[Date Prev][Date Next][Thread Prev][Thread Next][Date index][Thread index]

From |
n j cox <n.j.cox@durham.ac.uk> |

To |
statalist@hsphsun2.harvard.edu |

Subject |
Re: Re: st: programming graphs in stata |

Date |
Wed, 17 Oct 2007 19:52:26 +0100 |

Matthias Schonlau asked about programming graphs and

indicated a specific interest in spineplots. I responded

with some general pontifications ex cathedra and Scott

Merryman and then Maarten Buis (below) responded with

real code. Late last night I recalled that bars of

unequal width are needed for the equal-probability histograms

beloved of Marcello Pagano and implemented in -eqprhistogram-

(available from SSC from a few years back).

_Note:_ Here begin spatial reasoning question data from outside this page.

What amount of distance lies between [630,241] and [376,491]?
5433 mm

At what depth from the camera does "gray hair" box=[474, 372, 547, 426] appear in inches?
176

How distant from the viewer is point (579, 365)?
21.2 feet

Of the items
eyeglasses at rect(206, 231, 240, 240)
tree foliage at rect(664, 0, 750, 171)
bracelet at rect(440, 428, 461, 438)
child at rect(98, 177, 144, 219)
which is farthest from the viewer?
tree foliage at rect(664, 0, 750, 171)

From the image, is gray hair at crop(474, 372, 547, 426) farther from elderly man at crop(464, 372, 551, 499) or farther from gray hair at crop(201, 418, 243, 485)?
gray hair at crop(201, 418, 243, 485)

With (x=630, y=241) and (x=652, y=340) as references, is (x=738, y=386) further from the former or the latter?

The trick then was to use the (still undocumented) -bartype(spanning)- option. (I owe this tip to Vince Wiggins.) And the real code offered showed that good results were possible in a few dozen lines. Hence

the challenge was to go a step further and produce a program.

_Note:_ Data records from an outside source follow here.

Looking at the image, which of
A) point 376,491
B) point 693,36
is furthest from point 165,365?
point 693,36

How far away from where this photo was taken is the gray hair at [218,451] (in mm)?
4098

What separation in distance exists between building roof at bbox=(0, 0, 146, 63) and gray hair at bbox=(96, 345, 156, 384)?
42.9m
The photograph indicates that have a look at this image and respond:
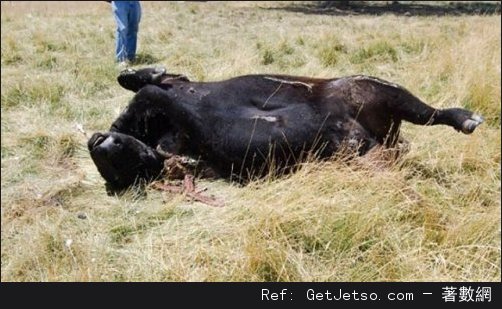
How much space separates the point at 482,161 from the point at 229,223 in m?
2.08

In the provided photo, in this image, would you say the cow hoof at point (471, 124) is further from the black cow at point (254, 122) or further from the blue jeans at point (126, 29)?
the blue jeans at point (126, 29)

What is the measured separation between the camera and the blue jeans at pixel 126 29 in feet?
28.6

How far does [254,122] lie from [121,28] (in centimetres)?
514

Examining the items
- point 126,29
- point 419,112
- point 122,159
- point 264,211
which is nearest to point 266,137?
point 264,211

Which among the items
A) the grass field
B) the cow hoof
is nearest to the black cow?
the cow hoof

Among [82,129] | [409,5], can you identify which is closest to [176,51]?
[82,129]

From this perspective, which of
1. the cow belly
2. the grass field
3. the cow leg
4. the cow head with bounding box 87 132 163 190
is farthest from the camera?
the cow leg

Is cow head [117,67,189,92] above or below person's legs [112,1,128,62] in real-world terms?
above

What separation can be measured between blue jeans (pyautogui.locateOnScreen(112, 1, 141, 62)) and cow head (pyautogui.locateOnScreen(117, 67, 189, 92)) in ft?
13.7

Whether -bartype(spanning)- really is the best way to do it overall

I am not sure. I had to re-discover from -eqprhistogram- how it

works. Anyway, this is offered to those on Stata 9 or 10.

------------------------------- spineplot.ado

*! NJC 1.0.0 17 Oct 2007

program spineplot

version 9

forval i = 1/20 {

local baropts `baropts' bar`i'(str asis)

}

syntax varlist(min=2 max=2 numeric) [fweight] [if] [in] ///

[, MISSing `baropts' barall(str asis) * ]

quietly {

if "`missing'" != "" marksample touse, novarlist

else marksample touse

count if `touse'

if r(N) == 0 error 2000

tokenize "`varlist'"

args y x

preserve

tempvar f xf xF xmid tag yF xshow

contract `x' `y' if `touse' [`exp'], zero f(`f')

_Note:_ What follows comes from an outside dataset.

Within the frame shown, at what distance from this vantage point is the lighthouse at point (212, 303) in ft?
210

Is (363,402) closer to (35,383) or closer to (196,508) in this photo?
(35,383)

bysort `x' (`y'): gen `xf' = sum(`f')

by `x' : replace `xf' = `xf'[_N]

by `x' : gen byte `tag' = _n == 1

gen `xF' = sum(`xf' * `tag')

by `x': gen `xmid' = `xF'[_N] - 0.5 * `xf'[_N]

local total = `xF'[_N]

by `x' : gen `yF' = sum(`f')

by `x' : replace `yF' = 100 * `yF'/ `yF'[_N]

local first = _N + 1

expand 2 if `x' == `x'[_N]

replace `yF' = . in `first'/l

sort `y' `x' `yF'

by `y' : gen `xshow' = cond(_n == 1, 0, `xF'[_n - 1])

forval i = 0/4 {

local xla1 = `i' * `total'/4

local xla2 = `i' * 25

local xla `" `xla' `xla1' "`xla2'" "'

}

local xtitle : var label `x'

if `"`xtitle'"' == "" local xtitle `x'

label var `xshow' `"percent by `xtitle'"'

local ytitle : var label `y'

if `"`ytitle'"' == "" local ytitle `y'

label var `yF' `"percent by `ytitle'"'

levelsof `x', local(levels)

foreach l of local levels {

su `xmid' if `x' == `l', meanonly

local l : label (`x') `l'

local XLA `" `XLA' `r(min)' "`l'" "'

}

drop `f' `xf' `xF' `xmid' `tag'

levelsof `y', local(levels)

local ny : word count `levels'

tokenize `levels'

forval i = `ny'(-1)1 {

local pipe = cond(`i' > 1, "||", "")

local I = `ny' - `i' + 1

local call `call' ///

bar `yF' `xshow' if `y' == ``i'' ///

, bartype(spanning) blcolor(gs14) blw(medium) ///

`barall' `bar`I'' `pipe'

local which : label (`y') ``i''

local lgnd `lgnd' `I' `"`which'"'

}

}

twoway `call' ///

xaxis(1 2) ///

xsc(r(0, `total') axis(1)) ///

xsc(r(0, `total') axis(2)) ///

xla(`XLA', axis(2) noticks) ///

xla(`xla', axis(1)) ///

xtitle(`"`xtitle'"', axis(2)) ///

yla(0(25)100, ang(h) nogrid) ///

legend(order(`lgnd') col(1) pos(3)) ///

`options'

end

-------------------------- spineplot.ado

Anyone who wants to play before I produce a proper help file

should note that the syntax is

spineplot yvar xvar [fweight] [if] [in]

[, bar1(<twoway_bar_options>) ... bar20(<twoway_bar_options>)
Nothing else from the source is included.